=== Given data ===
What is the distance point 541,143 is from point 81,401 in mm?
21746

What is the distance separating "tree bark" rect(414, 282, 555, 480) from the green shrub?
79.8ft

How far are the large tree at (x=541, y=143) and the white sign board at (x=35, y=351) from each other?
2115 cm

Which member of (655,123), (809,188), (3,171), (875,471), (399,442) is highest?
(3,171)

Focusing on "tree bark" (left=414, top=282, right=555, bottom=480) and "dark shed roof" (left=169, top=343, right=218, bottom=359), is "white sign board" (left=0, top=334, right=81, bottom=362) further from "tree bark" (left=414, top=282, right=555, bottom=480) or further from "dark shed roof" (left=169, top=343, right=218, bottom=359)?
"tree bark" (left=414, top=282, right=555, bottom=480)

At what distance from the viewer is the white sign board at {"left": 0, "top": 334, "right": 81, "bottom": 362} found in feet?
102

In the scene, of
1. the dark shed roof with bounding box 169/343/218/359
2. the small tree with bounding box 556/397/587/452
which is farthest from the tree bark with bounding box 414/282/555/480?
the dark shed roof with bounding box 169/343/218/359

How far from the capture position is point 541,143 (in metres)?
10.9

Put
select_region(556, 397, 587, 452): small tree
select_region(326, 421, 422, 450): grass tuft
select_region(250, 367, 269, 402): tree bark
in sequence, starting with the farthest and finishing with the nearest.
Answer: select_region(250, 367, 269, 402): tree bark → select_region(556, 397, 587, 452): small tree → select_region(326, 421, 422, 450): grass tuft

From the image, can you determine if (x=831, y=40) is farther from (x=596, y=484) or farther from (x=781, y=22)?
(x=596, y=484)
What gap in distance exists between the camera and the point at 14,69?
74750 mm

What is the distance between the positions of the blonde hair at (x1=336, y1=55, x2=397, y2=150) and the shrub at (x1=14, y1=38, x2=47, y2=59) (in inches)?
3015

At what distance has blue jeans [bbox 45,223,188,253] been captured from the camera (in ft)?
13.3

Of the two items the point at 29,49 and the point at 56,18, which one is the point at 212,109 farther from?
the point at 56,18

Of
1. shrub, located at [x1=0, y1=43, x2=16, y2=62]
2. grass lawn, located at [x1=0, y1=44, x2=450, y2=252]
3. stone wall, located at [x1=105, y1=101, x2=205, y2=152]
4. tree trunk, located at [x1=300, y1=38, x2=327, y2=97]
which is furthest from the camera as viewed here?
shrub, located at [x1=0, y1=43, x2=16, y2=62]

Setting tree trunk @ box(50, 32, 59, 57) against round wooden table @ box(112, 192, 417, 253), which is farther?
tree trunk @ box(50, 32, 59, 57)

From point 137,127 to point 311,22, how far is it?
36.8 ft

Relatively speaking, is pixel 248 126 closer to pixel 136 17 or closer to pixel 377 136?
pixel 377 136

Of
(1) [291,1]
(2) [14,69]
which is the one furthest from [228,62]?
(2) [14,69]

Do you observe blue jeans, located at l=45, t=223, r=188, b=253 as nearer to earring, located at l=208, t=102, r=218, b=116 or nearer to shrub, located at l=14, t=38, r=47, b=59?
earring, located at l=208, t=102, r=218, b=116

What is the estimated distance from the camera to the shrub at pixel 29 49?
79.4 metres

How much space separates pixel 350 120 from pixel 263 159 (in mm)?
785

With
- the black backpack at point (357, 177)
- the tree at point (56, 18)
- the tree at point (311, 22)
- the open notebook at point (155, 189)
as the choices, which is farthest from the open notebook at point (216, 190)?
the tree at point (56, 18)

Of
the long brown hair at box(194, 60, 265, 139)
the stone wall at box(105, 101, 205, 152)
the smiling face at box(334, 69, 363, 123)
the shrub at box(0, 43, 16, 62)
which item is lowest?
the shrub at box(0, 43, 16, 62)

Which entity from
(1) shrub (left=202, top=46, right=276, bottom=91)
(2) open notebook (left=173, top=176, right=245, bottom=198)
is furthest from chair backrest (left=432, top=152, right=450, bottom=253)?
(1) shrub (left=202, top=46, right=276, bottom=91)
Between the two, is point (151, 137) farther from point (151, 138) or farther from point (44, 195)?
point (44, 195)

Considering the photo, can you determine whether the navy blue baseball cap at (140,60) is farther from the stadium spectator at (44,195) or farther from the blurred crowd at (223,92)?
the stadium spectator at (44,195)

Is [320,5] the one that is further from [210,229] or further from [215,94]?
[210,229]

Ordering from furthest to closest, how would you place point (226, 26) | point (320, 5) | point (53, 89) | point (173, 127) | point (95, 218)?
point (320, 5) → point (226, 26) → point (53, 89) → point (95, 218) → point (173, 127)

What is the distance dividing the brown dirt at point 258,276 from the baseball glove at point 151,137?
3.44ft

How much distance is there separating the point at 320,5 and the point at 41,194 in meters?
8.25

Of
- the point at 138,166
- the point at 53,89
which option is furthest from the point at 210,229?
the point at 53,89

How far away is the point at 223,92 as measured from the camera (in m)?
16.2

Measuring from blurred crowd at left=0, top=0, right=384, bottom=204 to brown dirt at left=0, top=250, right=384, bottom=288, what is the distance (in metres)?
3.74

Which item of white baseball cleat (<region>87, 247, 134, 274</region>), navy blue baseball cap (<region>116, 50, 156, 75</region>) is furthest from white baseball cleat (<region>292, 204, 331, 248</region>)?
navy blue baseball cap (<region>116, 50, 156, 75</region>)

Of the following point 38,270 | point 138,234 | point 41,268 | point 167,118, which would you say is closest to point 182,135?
===
Every record shown above must be echoed exactly.

What is the distance point 541,143 is from point 81,401 in mm?
21746

What is the distance separating "tree bark" rect(414, 282, 555, 480) from the green shrub?
79.8ft

How far are the large tree at (x=541, y=143) and the white sign board at (x=35, y=351) from each other?
2115 cm

Which member of (655,123), (809,188), (3,171), (875,471), (399,442) is highest?
(3,171)

Focusing on "tree bark" (left=414, top=282, right=555, bottom=480) and "dark shed roof" (left=169, top=343, right=218, bottom=359), is "white sign board" (left=0, top=334, right=81, bottom=362) further from "tree bark" (left=414, top=282, right=555, bottom=480) or further from "dark shed roof" (left=169, top=343, right=218, bottom=359)?
"tree bark" (left=414, top=282, right=555, bottom=480)

At what distance from the viewer is the white sign board at {"left": 0, "top": 334, "right": 81, "bottom": 362} found in feet?
102

In the scene, of
1. the dark shed roof with bounding box 169/343/218/359
2. the small tree with bounding box 556/397/587/452
which is farthest from the tree bark with bounding box 414/282/555/480?
the dark shed roof with bounding box 169/343/218/359

How far from the capture position is point 541,143 (in metres)?
10.9

Put
select_region(556, 397, 587, 452): small tree
select_region(326, 421, 422, 450): grass tuft
select_region(250, 367, 269, 402): tree bark
in sequence, starting with the farthest and finishing with the nearest.
Answer: select_region(250, 367, 269, 402): tree bark → select_region(556, 397, 587, 452): small tree → select_region(326, 421, 422, 450): grass tuft

From the image, can you determine if (x=831, y=40) is farther from (x=596, y=484) or farther from (x=781, y=22)?
(x=596, y=484)
What gap in distance exists between the camera and the point at 14,69?
74750 mm

What is the distance between the positions of the blonde hair at (x1=336, y1=55, x2=397, y2=150) and the shrub at (x1=14, y1=38, x2=47, y2=59) (in inches)?
3015

At what distance has blue jeans [bbox 45,223,188,253] been captured from the camera (in ft)?
13.3

Of the two items the point at 29,49 and the point at 56,18, which one is the point at 212,109 farther from?
the point at 56,18

Of
1. shrub, located at [x1=0, y1=43, x2=16, y2=62]
2. grass lawn, located at [x1=0, y1=44, x2=450, y2=252]
3. stone wall, located at [x1=105, y1=101, x2=205, y2=152]
4. tree trunk, located at [x1=300, y1=38, x2=327, y2=97]
which is furthest from the camera as viewed here?
shrub, located at [x1=0, y1=43, x2=16, y2=62]

Setting tree trunk @ box(50, 32, 59, 57) against round wooden table @ box(112, 192, 417, 253), which is farther?
tree trunk @ box(50, 32, 59, 57)

From point 137,127 to point 311,22, how far is it?
36.8 ft

Relatively speaking, is pixel 248 126 closer to pixel 136 17 or closer to pixel 377 136?
pixel 377 136

Of
(1) [291,1]
(2) [14,69]
which is the one furthest from [228,62]?
(2) [14,69]

Do you observe blue jeans, located at l=45, t=223, r=188, b=253 as nearer to earring, located at l=208, t=102, r=218, b=116 or nearer to shrub, located at l=14, t=38, r=47, b=59?
earring, located at l=208, t=102, r=218, b=116

What is the estimated distance from the camera to the shrub at pixel 29 49?
79.4 metres

How much space separates pixel 350 120 from pixel 263 159 (in mm)?
785

With
- the black backpack at point (357, 177)
- the tree at point (56, 18)
- the tree at point (311, 22)
- the open notebook at point (155, 189)
as the choices, which is farthest from the open notebook at point (216, 190)?
the tree at point (56, 18)

Of
the long brown hair at box(194, 60, 265, 139)
the stone wall at box(105, 101, 205, 152)
the smiling face at box(334, 69, 363, 123)
the shrub at box(0, 43, 16, 62)
which item is lowest?
the shrub at box(0, 43, 16, 62)

Which entity from
(1) shrub (left=202, top=46, right=276, bottom=91)
(2) open notebook (left=173, top=176, right=245, bottom=198)
is furthest from chair backrest (left=432, top=152, right=450, bottom=253)?
(1) shrub (left=202, top=46, right=276, bottom=91)
Between the two, is point (151, 137) farther from point (151, 138) or farther from point (44, 195)?
point (44, 195)

Considering the photo, can you determine whether the navy blue baseball cap at (140,60) is farther from the stadium spectator at (44,195) or farther from the blurred crowd at (223,92)?
the stadium spectator at (44,195)

Is [320,5] the one that is further from [210,229] or further from [215,94]?
[210,229]

Ordering from furthest to closest, how would you place point (226, 26) | point (320, 5) | point (53, 89) | point (173, 127) | point (95, 218)?
point (320, 5) → point (226, 26) → point (53, 89) → point (95, 218) → point (173, 127)

What is the distance dividing the brown dirt at point 258,276 from the baseball glove at point 151,137?
3.44ft

How much distance is there separating the point at 320,5 and the point at 41,194 in meters?
8.25

Of
- the point at 138,166
- the point at 53,89
which option is furthest from the point at 210,229?
the point at 53,89

How far away is the point at 223,92 as measured from the camera (in m)?
16.2

Measuring from blurred crowd at left=0, top=0, right=384, bottom=204 to brown dirt at left=0, top=250, right=384, bottom=288, what is the distance (in metres)?
3.74

Which item of white baseball cleat (<region>87, 247, 134, 274</region>), navy blue baseball cap (<region>116, 50, 156, 75</region>) is furthest from white baseball cleat (<region>292, 204, 331, 248</region>)?
navy blue baseball cap (<region>116, 50, 156, 75</region>)

Of the following point 38,270 | point 138,234 | point 41,268 | point 167,118, which would you say is closest to point 182,135?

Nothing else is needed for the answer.